Things that happen when you die:

You need to WP (way point). It costs a negligible amount for most player and
is instantaneous (sans load times). In towns, like in this case, it's free.
They cover all maps, and are normal two minutes or so walk apart from each
other. In the videos, the character would literally have been alive and where
he was in less than a second at no cost.

If you're in combat when you die, you're armor will slowly break (after
numerous deaths one piece eventually will). This is free to fix and not a
difficult NPC to find. Aside, falling to your death when not in combat will
not cause this effect.

Another point to bring up is that players are falling to their death nonstop
everywhere. The game has hidden areas, "jumping puzzles" and generally
encourages players to make risky jumps just for the fun of it. Seeing a player
fall and die, even in the middle of a town, would go fully unnoticed unless
maybe by a few who might resurrect the player on a whim.

Finally, I didn't see anything of real in game value on that account and the
player only had one other low level character. I'm guessing they purchased it
during the resent 75% off sale with the sole intent of hacking. Further, it
was probably an alt account that the person was expecting to get banned
eventually.

In other words, the videos doesn't really show in game value being destroyed
or lasting damage being done as punitive cruelty. Rather, it's a just a funny
twist on the normally mundane task of banning. This scares no reasonable
player and, rather, actually is reassuring to know they're dealing with
hackers.

■ **Source excerpt**:
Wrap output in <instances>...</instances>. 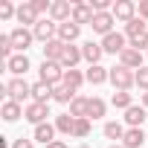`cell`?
<instances>
[{"instance_id":"6da1fadb","label":"cell","mask_w":148,"mask_h":148,"mask_svg":"<svg viewBox=\"0 0 148 148\" xmlns=\"http://www.w3.org/2000/svg\"><path fill=\"white\" fill-rule=\"evenodd\" d=\"M110 84H113L116 90H125V93H128V90L136 84V73L128 70V67H122V64H119V67H110Z\"/></svg>"},{"instance_id":"7a4b0ae2","label":"cell","mask_w":148,"mask_h":148,"mask_svg":"<svg viewBox=\"0 0 148 148\" xmlns=\"http://www.w3.org/2000/svg\"><path fill=\"white\" fill-rule=\"evenodd\" d=\"M32 35H35V41L49 44V41H55V38H58V23H55L52 18H41V21L32 26Z\"/></svg>"},{"instance_id":"3957f363","label":"cell","mask_w":148,"mask_h":148,"mask_svg":"<svg viewBox=\"0 0 148 148\" xmlns=\"http://www.w3.org/2000/svg\"><path fill=\"white\" fill-rule=\"evenodd\" d=\"M38 73H41V82H47V84H52V87L64 84V67H61L58 61H44Z\"/></svg>"},{"instance_id":"277c9868","label":"cell","mask_w":148,"mask_h":148,"mask_svg":"<svg viewBox=\"0 0 148 148\" xmlns=\"http://www.w3.org/2000/svg\"><path fill=\"white\" fill-rule=\"evenodd\" d=\"M29 96H32V84H26L23 79H12V82L6 84V99H12V102L23 105Z\"/></svg>"},{"instance_id":"5b68a950","label":"cell","mask_w":148,"mask_h":148,"mask_svg":"<svg viewBox=\"0 0 148 148\" xmlns=\"http://www.w3.org/2000/svg\"><path fill=\"white\" fill-rule=\"evenodd\" d=\"M9 38H12V47H15L18 52H23V55H26V49H29V47H32V41H35L32 29H26V26L12 29V32H9Z\"/></svg>"},{"instance_id":"8992f818","label":"cell","mask_w":148,"mask_h":148,"mask_svg":"<svg viewBox=\"0 0 148 148\" xmlns=\"http://www.w3.org/2000/svg\"><path fill=\"white\" fill-rule=\"evenodd\" d=\"M128 47H131V44L125 41V35H122V32H110V35H105V38H102V49H105V52H110V55H122Z\"/></svg>"},{"instance_id":"52a82bcc","label":"cell","mask_w":148,"mask_h":148,"mask_svg":"<svg viewBox=\"0 0 148 148\" xmlns=\"http://www.w3.org/2000/svg\"><path fill=\"white\" fill-rule=\"evenodd\" d=\"M73 6H76V3H70V0H52L49 18L55 23H67V21H73Z\"/></svg>"},{"instance_id":"ba28073f","label":"cell","mask_w":148,"mask_h":148,"mask_svg":"<svg viewBox=\"0 0 148 148\" xmlns=\"http://www.w3.org/2000/svg\"><path fill=\"white\" fill-rule=\"evenodd\" d=\"M47 116H49V108H47V105H38V102H29V105H26V110H23V119H26V122H32L35 128H38V125H44V122H47Z\"/></svg>"},{"instance_id":"9c48e42d","label":"cell","mask_w":148,"mask_h":148,"mask_svg":"<svg viewBox=\"0 0 148 148\" xmlns=\"http://www.w3.org/2000/svg\"><path fill=\"white\" fill-rule=\"evenodd\" d=\"M110 12H113V18H116V21H122V23H131V21L136 18V6L131 3V0H116Z\"/></svg>"},{"instance_id":"30bf717a","label":"cell","mask_w":148,"mask_h":148,"mask_svg":"<svg viewBox=\"0 0 148 148\" xmlns=\"http://www.w3.org/2000/svg\"><path fill=\"white\" fill-rule=\"evenodd\" d=\"M113 23H116L113 12H99V15L93 18V23H90V26H93V32H99V35L105 38V35H110V32H113Z\"/></svg>"},{"instance_id":"8fae6325","label":"cell","mask_w":148,"mask_h":148,"mask_svg":"<svg viewBox=\"0 0 148 148\" xmlns=\"http://www.w3.org/2000/svg\"><path fill=\"white\" fill-rule=\"evenodd\" d=\"M82 58H84V55H82V47L67 44V47H64V55H61V67H64V70H76V64H79Z\"/></svg>"},{"instance_id":"7c38bea8","label":"cell","mask_w":148,"mask_h":148,"mask_svg":"<svg viewBox=\"0 0 148 148\" xmlns=\"http://www.w3.org/2000/svg\"><path fill=\"white\" fill-rule=\"evenodd\" d=\"M15 18H18V23H21V26H35V23L41 21L32 3H21V6H18V15H15Z\"/></svg>"},{"instance_id":"4fadbf2b","label":"cell","mask_w":148,"mask_h":148,"mask_svg":"<svg viewBox=\"0 0 148 148\" xmlns=\"http://www.w3.org/2000/svg\"><path fill=\"white\" fill-rule=\"evenodd\" d=\"M119 64H122V67H128V70H134V73H136L139 67H145V64H142V52H139V49H134V47H128V49L119 55Z\"/></svg>"},{"instance_id":"5bb4252c","label":"cell","mask_w":148,"mask_h":148,"mask_svg":"<svg viewBox=\"0 0 148 148\" xmlns=\"http://www.w3.org/2000/svg\"><path fill=\"white\" fill-rule=\"evenodd\" d=\"M52 96H55V87H52V84H47V82H35V84H32V102L47 105Z\"/></svg>"},{"instance_id":"9a60e30c","label":"cell","mask_w":148,"mask_h":148,"mask_svg":"<svg viewBox=\"0 0 148 148\" xmlns=\"http://www.w3.org/2000/svg\"><path fill=\"white\" fill-rule=\"evenodd\" d=\"M6 70L12 73V76H15V79H21V76H23V73L29 70V58H26L23 52H18V55H12V58L6 61Z\"/></svg>"},{"instance_id":"2e32d148","label":"cell","mask_w":148,"mask_h":148,"mask_svg":"<svg viewBox=\"0 0 148 148\" xmlns=\"http://www.w3.org/2000/svg\"><path fill=\"white\" fill-rule=\"evenodd\" d=\"M93 18H96V12L90 9V3H76L73 6V23H93Z\"/></svg>"},{"instance_id":"e0dca14e","label":"cell","mask_w":148,"mask_h":148,"mask_svg":"<svg viewBox=\"0 0 148 148\" xmlns=\"http://www.w3.org/2000/svg\"><path fill=\"white\" fill-rule=\"evenodd\" d=\"M23 110H26L23 105H18V102L6 99V102H3V108H0V116H3L6 122H18V119L23 116Z\"/></svg>"},{"instance_id":"ac0fdd59","label":"cell","mask_w":148,"mask_h":148,"mask_svg":"<svg viewBox=\"0 0 148 148\" xmlns=\"http://www.w3.org/2000/svg\"><path fill=\"white\" fill-rule=\"evenodd\" d=\"M55 134H58V131H55V125H49V122H44V125H38V128H35V134H32V139H38V142H41V145L47 148L49 142H55Z\"/></svg>"},{"instance_id":"d6986e66","label":"cell","mask_w":148,"mask_h":148,"mask_svg":"<svg viewBox=\"0 0 148 148\" xmlns=\"http://www.w3.org/2000/svg\"><path fill=\"white\" fill-rule=\"evenodd\" d=\"M84 79H87L90 84H105V82H110V70L102 67V64H93V67L84 73Z\"/></svg>"},{"instance_id":"ffe728a7","label":"cell","mask_w":148,"mask_h":148,"mask_svg":"<svg viewBox=\"0 0 148 148\" xmlns=\"http://www.w3.org/2000/svg\"><path fill=\"white\" fill-rule=\"evenodd\" d=\"M79 32H82V26H79V23H73V21L58 23V41H64V44H73V41L79 38Z\"/></svg>"},{"instance_id":"44dd1931","label":"cell","mask_w":148,"mask_h":148,"mask_svg":"<svg viewBox=\"0 0 148 148\" xmlns=\"http://www.w3.org/2000/svg\"><path fill=\"white\" fill-rule=\"evenodd\" d=\"M64 47H67V44H64V41H58V38H55V41H49V44H44V61H58V64H61Z\"/></svg>"},{"instance_id":"7402d4cb","label":"cell","mask_w":148,"mask_h":148,"mask_svg":"<svg viewBox=\"0 0 148 148\" xmlns=\"http://www.w3.org/2000/svg\"><path fill=\"white\" fill-rule=\"evenodd\" d=\"M82 55H84V61L93 67V64H99V61H102L105 49H102V44H93V41H87V44L82 47Z\"/></svg>"},{"instance_id":"603a6c76","label":"cell","mask_w":148,"mask_h":148,"mask_svg":"<svg viewBox=\"0 0 148 148\" xmlns=\"http://www.w3.org/2000/svg\"><path fill=\"white\" fill-rule=\"evenodd\" d=\"M145 119H148V113H145V108H139V105H131V108L125 110V122H128L131 128H142Z\"/></svg>"},{"instance_id":"cb8c5ba5","label":"cell","mask_w":148,"mask_h":148,"mask_svg":"<svg viewBox=\"0 0 148 148\" xmlns=\"http://www.w3.org/2000/svg\"><path fill=\"white\" fill-rule=\"evenodd\" d=\"M142 142H145L142 128H128L125 136H122V145H125V148H142Z\"/></svg>"},{"instance_id":"d4e9b609","label":"cell","mask_w":148,"mask_h":148,"mask_svg":"<svg viewBox=\"0 0 148 148\" xmlns=\"http://www.w3.org/2000/svg\"><path fill=\"white\" fill-rule=\"evenodd\" d=\"M55 131L64 134V136H73V131H76V116H70V113L55 116Z\"/></svg>"},{"instance_id":"484cf974","label":"cell","mask_w":148,"mask_h":148,"mask_svg":"<svg viewBox=\"0 0 148 148\" xmlns=\"http://www.w3.org/2000/svg\"><path fill=\"white\" fill-rule=\"evenodd\" d=\"M87 105H90L87 96H76V99L70 102V116H76V119H87Z\"/></svg>"},{"instance_id":"4316f807","label":"cell","mask_w":148,"mask_h":148,"mask_svg":"<svg viewBox=\"0 0 148 148\" xmlns=\"http://www.w3.org/2000/svg\"><path fill=\"white\" fill-rule=\"evenodd\" d=\"M84 82H87V79H84V73H79V70H64V84H67V87L79 90Z\"/></svg>"},{"instance_id":"83f0119b","label":"cell","mask_w":148,"mask_h":148,"mask_svg":"<svg viewBox=\"0 0 148 148\" xmlns=\"http://www.w3.org/2000/svg\"><path fill=\"white\" fill-rule=\"evenodd\" d=\"M105 110H108V105H105L99 96H93V99H90V105H87V119H102V116H105Z\"/></svg>"},{"instance_id":"f1b7e54d","label":"cell","mask_w":148,"mask_h":148,"mask_svg":"<svg viewBox=\"0 0 148 148\" xmlns=\"http://www.w3.org/2000/svg\"><path fill=\"white\" fill-rule=\"evenodd\" d=\"M76 96H79V93L73 90V87H67V84H58V87H55V96H52V99H55V102H61V105H70V102L76 99Z\"/></svg>"},{"instance_id":"f546056e","label":"cell","mask_w":148,"mask_h":148,"mask_svg":"<svg viewBox=\"0 0 148 148\" xmlns=\"http://www.w3.org/2000/svg\"><path fill=\"white\" fill-rule=\"evenodd\" d=\"M142 32H148V23H145L142 18H134L131 23H125V35H128V38H136V35H142Z\"/></svg>"},{"instance_id":"4dcf8cb0","label":"cell","mask_w":148,"mask_h":148,"mask_svg":"<svg viewBox=\"0 0 148 148\" xmlns=\"http://www.w3.org/2000/svg\"><path fill=\"white\" fill-rule=\"evenodd\" d=\"M110 102H113V108H122V110H128V108L134 105V99H131V93H125V90H116Z\"/></svg>"},{"instance_id":"1f68e13d","label":"cell","mask_w":148,"mask_h":148,"mask_svg":"<svg viewBox=\"0 0 148 148\" xmlns=\"http://www.w3.org/2000/svg\"><path fill=\"white\" fill-rule=\"evenodd\" d=\"M105 136H108V139H122V136H125V128H122L119 122H108V125H105Z\"/></svg>"},{"instance_id":"d6a6232c","label":"cell","mask_w":148,"mask_h":148,"mask_svg":"<svg viewBox=\"0 0 148 148\" xmlns=\"http://www.w3.org/2000/svg\"><path fill=\"white\" fill-rule=\"evenodd\" d=\"M12 49H15V47H12V38H9V35H0V58L9 61V58H12Z\"/></svg>"},{"instance_id":"836d02e7","label":"cell","mask_w":148,"mask_h":148,"mask_svg":"<svg viewBox=\"0 0 148 148\" xmlns=\"http://www.w3.org/2000/svg\"><path fill=\"white\" fill-rule=\"evenodd\" d=\"M73 136H79V139L90 136V119H76V131H73Z\"/></svg>"},{"instance_id":"e575fe53","label":"cell","mask_w":148,"mask_h":148,"mask_svg":"<svg viewBox=\"0 0 148 148\" xmlns=\"http://www.w3.org/2000/svg\"><path fill=\"white\" fill-rule=\"evenodd\" d=\"M18 15V9L9 3V0H0V21H9V18H15Z\"/></svg>"},{"instance_id":"d590c367","label":"cell","mask_w":148,"mask_h":148,"mask_svg":"<svg viewBox=\"0 0 148 148\" xmlns=\"http://www.w3.org/2000/svg\"><path fill=\"white\" fill-rule=\"evenodd\" d=\"M131 47H134V49H139V52H142V49H148V32H142V35L131 38Z\"/></svg>"},{"instance_id":"8d00e7d4","label":"cell","mask_w":148,"mask_h":148,"mask_svg":"<svg viewBox=\"0 0 148 148\" xmlns=\"http://www.w3.org/2000/svg\"><path fill=\"white\" fill-rule=\"evenodd\" d=\"M136 84L148 93V67H139V70H136Z\"/></svg>"},{"instance_id":"74e56055","label":"cell","mask_w":148,"mask_h":148,"mask_svg":"<svg viewBox=\"0 0 148 148\" xmlns=\"http://www.w3.org/2000/svg\"><path fill=\"white\" fill-rule=\"evenodd\" d=\"M29 3L35 6V12H38V15H44V12H49V9H52L49 0H29Z\"/></svg>"},{"instance_id":"f35d334b","label":"cell","mask_w":148,"mask_h":148,"mask_svg":"<svg viewBox=\"0 0 148 148\" xmlns=\"http://www.w3.org/2000/svg\"><path fill=\"white\" fill-rule=\"evenodd\" d=\"M12 148H35V142H32V139H23V136H21V139H15V142H12Z\"/></svg>"},{"instance_id":"ab89813d","label":"cell","mask_w":148,"mask_h":148,"mask_svg":"<svg viewBox=\"0 0 148 148\" xmlns=\"http://www.w3.org/2000/svg\"><path fill=\"white\" fill-rule=\"evenodd\" d=\"M139 18L148 21V0H142V3H139Z\"/></svg>"},{"instance_id":"60d3db41","label":"cell","mask_w":148,"mask_h":148,"mask_svg":"<svg viewBox=\"0 0 148 148\" xmlns=\"http://www.w3.org/2000/svg\"><path fill=\"white\" fill-rule=\"evenodd\" d=\"M47 148H67V142H61V139H55V142H49Z\"/></svg>"},{"instance_id":"b9f144b4","label":"cell","mask_w":148,"mask_h":148,"mask_svg":"<svg viewBox=\"0 0 148 148\" xmlns=\"http://www.w3.org/2000/svg\"><path fill=\"white\" fill-rule=\"evenodd\" d=\"M142 108L148 110V93H142Z\"/></svg>"},{"instance_id":"7bdbcfd3","label":"cell","mask_w":148,"mask_h":148,"mask_svg":"<svg viewBox=\"0 0 148 148\" xmlns=\"http://www.w3.org/2000/svg\"><path fill=\"white\" fill-rule=\"evenodd\" d=\"M110 148H125V145H110Z\"/></svg>"}]
</instances>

■ **Set tasks**:
**a.** In the post about dying in the game, what does waypointing cost in towns?
**b.** List every property of waypoints that the post about dying in the game states.
**c.** Carry the post about dying in the game forward from its final sentence.

■ **Responses to the exercise**:
**a.** It's free.

**b.**
- They cost a negligible amount for most players.
- They are instantaneous, apart from load times.
- They are free in towns.
- They cover all maps.
- They are normally about a two-minute walk apart.

**c.**
------
jmount
[http://www.juliandibbell.com/texts/bungle_vv.html](http://www.juliandibbell.com/texts/bungle_vv.html)

------
sergiotapia
> _There are of course moral questions surrounding the use of humiliation and
> “execution” as a form of public punishment within virtual environments.
> Despite this – or perhaps because of it – the video of DarkSide’s demise has
> already been viewed by over 300,000 people, hungry for a peculiar display of
> gaming justice._

Really? I think if I were to ask anybody I know this question they would
straight up laugh in my face.

------
perfTerm
I wouldn't be surprised if this would make players want to cheat more. "Hey
hey! Look at my character! 300,000 people watched him!".

I don't really think making the ethics of an in game execution a big deal is
really the right tact though. Aren't there better things to do?

------
djhworld
If a normal player jumped off that bridge, would they also die too?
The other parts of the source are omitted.